One of the developers on this project approached me, shortly after, and pointed out that quotes I was doubling in the dal were, in fact, being saved in the database as double quotes. Huh? After two hours of debugging and tweaking I figured out the problem. I found a post on Scott Gutherie's blog that pointed out that the SqlParameter class automatically takes care of escaping single quotes. So why was it seemingly ignoring my quotes?
Turns out that the problem laid with the creation of the actual parameters. I had created an interface and my Dal class implemented it. Besides the other benefits to ding this, I wanted to be able to write specific implementations for different databases and be able to switch them out, if needed, without changing any of the application code. So, necessarily, all the application code was written against the interface and not the specific dal class. A side effect of this was that the code that called into the dal could not create specific parameter clases such as SqlParameter, but rather it asked the dal to create a parameter specific to the database the class was written for, and the parameter was stored in a variable of type IDataParameter.

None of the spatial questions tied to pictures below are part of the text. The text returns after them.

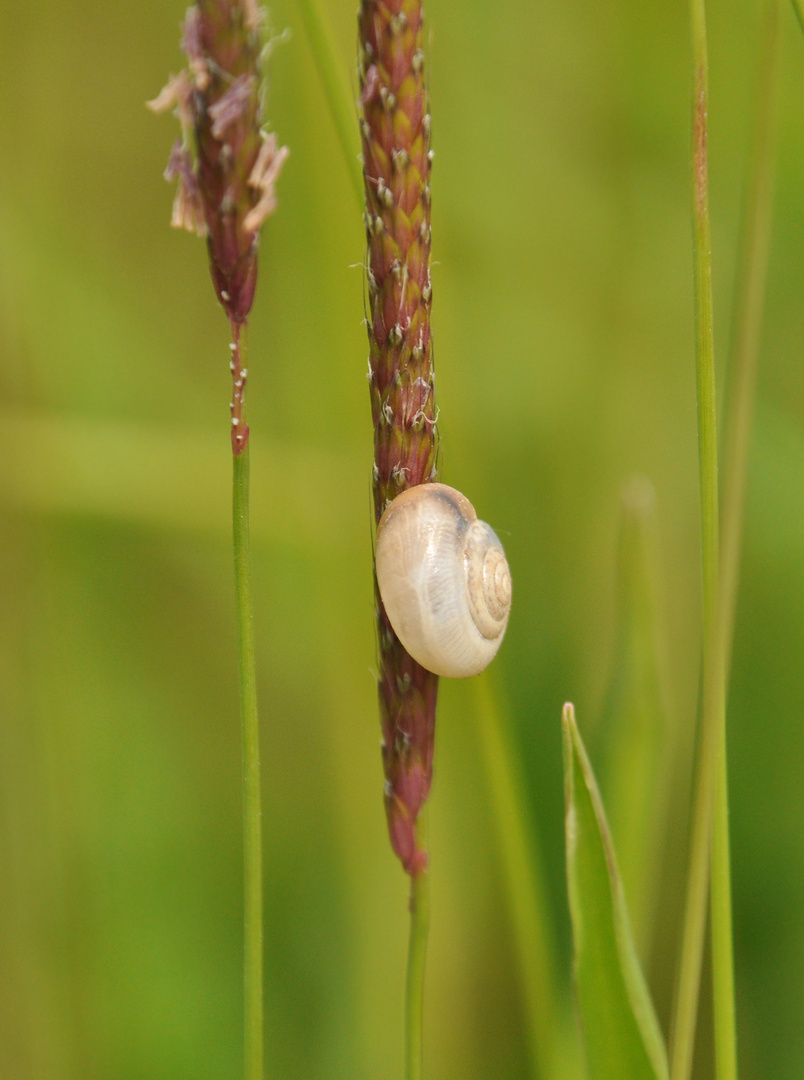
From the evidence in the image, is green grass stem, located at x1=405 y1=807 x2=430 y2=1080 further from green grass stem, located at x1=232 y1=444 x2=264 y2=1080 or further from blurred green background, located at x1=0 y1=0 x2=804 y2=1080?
blurred green background, located at x1=0 y1=0 x2=804 y2=1080

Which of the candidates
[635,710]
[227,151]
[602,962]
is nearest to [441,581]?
[635,710]

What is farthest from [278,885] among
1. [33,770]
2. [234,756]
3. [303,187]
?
[303,187]

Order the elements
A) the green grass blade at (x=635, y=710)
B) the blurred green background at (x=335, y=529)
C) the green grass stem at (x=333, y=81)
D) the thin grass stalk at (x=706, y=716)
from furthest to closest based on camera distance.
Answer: the blurred green background at (x=335, y=529) → the green grass blade at (x=635, y=710) → the green grass stem at (x=333, y=81) → the thin grass stalk at (x=706, y=716)

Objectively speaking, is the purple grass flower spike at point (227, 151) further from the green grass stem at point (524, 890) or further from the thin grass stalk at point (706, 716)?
the green grass stem at point (524, 890)

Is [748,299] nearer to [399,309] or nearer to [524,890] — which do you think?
[399,309]

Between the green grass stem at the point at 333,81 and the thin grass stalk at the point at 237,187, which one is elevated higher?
the green grass stem at the point at 333,81

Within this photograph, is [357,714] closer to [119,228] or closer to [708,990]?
[708,990]

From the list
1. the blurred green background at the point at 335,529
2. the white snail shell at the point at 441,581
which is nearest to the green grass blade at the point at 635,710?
the blurred green background at the point at 335,529
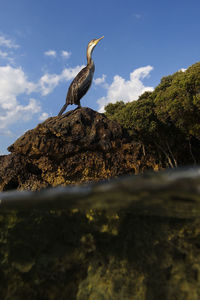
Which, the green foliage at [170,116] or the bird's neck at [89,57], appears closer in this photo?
the bird's neck at [89,57]

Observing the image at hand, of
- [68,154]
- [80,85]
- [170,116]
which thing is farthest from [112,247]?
[170,116]

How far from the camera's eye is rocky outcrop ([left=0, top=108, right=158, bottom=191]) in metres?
12.5

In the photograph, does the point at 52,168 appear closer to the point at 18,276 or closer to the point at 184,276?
the point at 18,276

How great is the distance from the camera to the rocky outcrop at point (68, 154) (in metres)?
12.5

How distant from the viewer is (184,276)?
3.06 meters

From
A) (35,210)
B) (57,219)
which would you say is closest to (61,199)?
(57,219)

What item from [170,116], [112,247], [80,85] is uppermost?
[80,85]

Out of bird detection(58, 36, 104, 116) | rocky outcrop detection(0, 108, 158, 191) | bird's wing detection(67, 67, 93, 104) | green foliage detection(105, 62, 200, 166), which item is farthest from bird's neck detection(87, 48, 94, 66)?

Long story short, the dal contained a method called CreateParameter that looked like this
Public Function CreateParameter(ByVal name As String, ByVal value As Object) As IDataParameter
Return New SqlParameter(name, value)
End Function 'CreateParameter
Note that this method does not specify a DBType for the parameter. Apparently, the lack of a type confused the SqlParameter class. I modified the dal to check each parameter being passed in to see if it was a string type. If it was, I manually set it to a DBType of Varchar. This worked, in my case, because our standard was to use varchars for all string data types unless a char made more sense. At any rate, this modification allowed me to remove the code that manually escaped the single quote. The SqlParameter class now had all it needed to handle the situation on its own.